Problem details: Copy the records below word for word, leaving out the pictures.

Material for this exercise:

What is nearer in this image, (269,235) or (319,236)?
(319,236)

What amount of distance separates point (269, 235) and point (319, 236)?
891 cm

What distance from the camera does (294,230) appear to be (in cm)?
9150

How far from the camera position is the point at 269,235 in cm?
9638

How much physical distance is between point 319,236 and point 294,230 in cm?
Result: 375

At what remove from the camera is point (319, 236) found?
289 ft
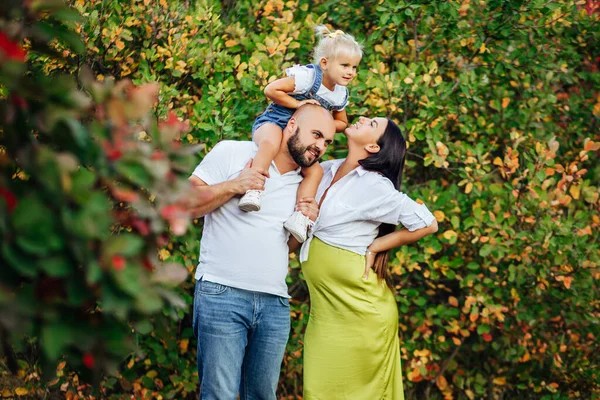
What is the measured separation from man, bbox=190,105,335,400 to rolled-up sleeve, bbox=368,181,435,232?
0.38 meters

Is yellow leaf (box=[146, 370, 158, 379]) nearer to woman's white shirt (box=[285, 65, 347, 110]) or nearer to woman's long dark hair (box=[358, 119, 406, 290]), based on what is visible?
woman's long dark hair (box=[358, 119, 406, 290])

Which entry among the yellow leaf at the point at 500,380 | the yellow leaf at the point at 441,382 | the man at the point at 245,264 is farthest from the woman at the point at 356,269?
the yellow leaf at the point at 500,380

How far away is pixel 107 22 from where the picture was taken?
380cm

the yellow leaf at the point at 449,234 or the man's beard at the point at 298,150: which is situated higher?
the man's beard at the point at 298,150

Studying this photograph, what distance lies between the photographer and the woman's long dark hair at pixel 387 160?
3213mm

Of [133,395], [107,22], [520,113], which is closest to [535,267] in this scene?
[520,113]

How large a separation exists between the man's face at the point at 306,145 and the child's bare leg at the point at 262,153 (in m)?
0.08

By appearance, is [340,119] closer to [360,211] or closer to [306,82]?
[306,82]

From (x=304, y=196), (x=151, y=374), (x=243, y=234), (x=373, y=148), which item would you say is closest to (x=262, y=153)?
(x=304, y=196)

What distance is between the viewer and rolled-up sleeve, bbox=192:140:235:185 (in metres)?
2.87

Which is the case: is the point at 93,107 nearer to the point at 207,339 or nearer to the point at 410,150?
the point at 207,339

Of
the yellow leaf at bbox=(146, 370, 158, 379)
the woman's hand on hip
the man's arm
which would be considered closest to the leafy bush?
the man's arm

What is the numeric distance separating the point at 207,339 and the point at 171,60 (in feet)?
5.98

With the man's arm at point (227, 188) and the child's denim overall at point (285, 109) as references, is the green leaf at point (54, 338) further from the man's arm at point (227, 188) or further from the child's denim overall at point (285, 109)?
the child's denim overall at point (285, 109)
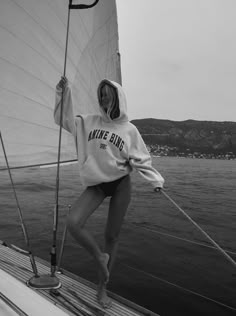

Solved problem:
What is nearer in this image, (269,235) or (319,236)?
(319,236)

What amount of distance separates point (269, 235) and point (319, 236)?
891 cm

What distance from the camera does (294,230) appear to be (in cm)?
9150

How far from the camera position is the point at 269,235 in cm?
9638

How much physical distance is between point 319,236 and point 294,230 in cm?
Result: 375

At what remove from the camera is point (319, 236) found?
289 ft
What is the measured separation from man, bbox=190,105,335,400 to rolled-up sleeve, bbox=368,181,435,232?
0.38 meters

Is yellow leaf (box=[146, 370, 158, 379]) nearer to woman's white shirt (box=[285, 65, 347, 110]) or nearer to woman's long dark hair (box=[358, 119, 406, 290]), based on what is visible?
woman's long dark hair (box=[358, 119, 406, 290])

Which entry among the yellow leaf at the point at 500,380 | the yellow leaf at the point at 441,382 | the man at the point at 245,264 is farthest from the woman at the point at 356,269?
the yellow leaf at the point at 500,380

How far away is pixel 107 22 from where the picture was taken?
380cm

the yellow leaf at the point at 449,234 or the man's beard at the point at 298,150: which is situated higher?
the man's beard at the point at 298,150

Studying this photograph, what distance lies between the photographer and the woman's long dark hair at pixel 387 160?
3213mm

Of [133,395], [107,22], [520,113], which is closest to [535,267] in this scene?
[520,113]

How large a separation exists between the man's face at the point at 306,145 and the child's bare leg at the point at 262,153 (in m)?
0.08

By appearance, is [340,119] closer to [360,211] or closer to [306,82]?
[306,82]

From (x=304, y=196), (x=151, y=374), (x=243, y=234), (x=373, y=148), which item would you say is closest to (x=262, y=153)?
(x=304, y=196)

What distance is between the viewer and rolled-up sleeve, bbox=192:140:235:185 (in metres)?
2.87

Which is the case: is the point at 93,107 nearer to the point at 207,339 or nearer to the point at 410,150?
the point at 207,339

Of
the yellow leaf at bbox=(146, 370, 158, 379)
the woman's hand on hip
the man's arm
which would be considered closest to the leafy bush?
the man's arm

What is the numeric distance separating the point at 207,339 and the point at 171,60 (in feet)?
5.98

With the man's arm at point (227, 188) and the child's denim overall at point (285, 109) as references, is the green leaf at point (54, 338) further from the man's arm at point (227, 188) or further from the child's denim overall at point (285, 109)?
the child's denim overall at point (285, 109)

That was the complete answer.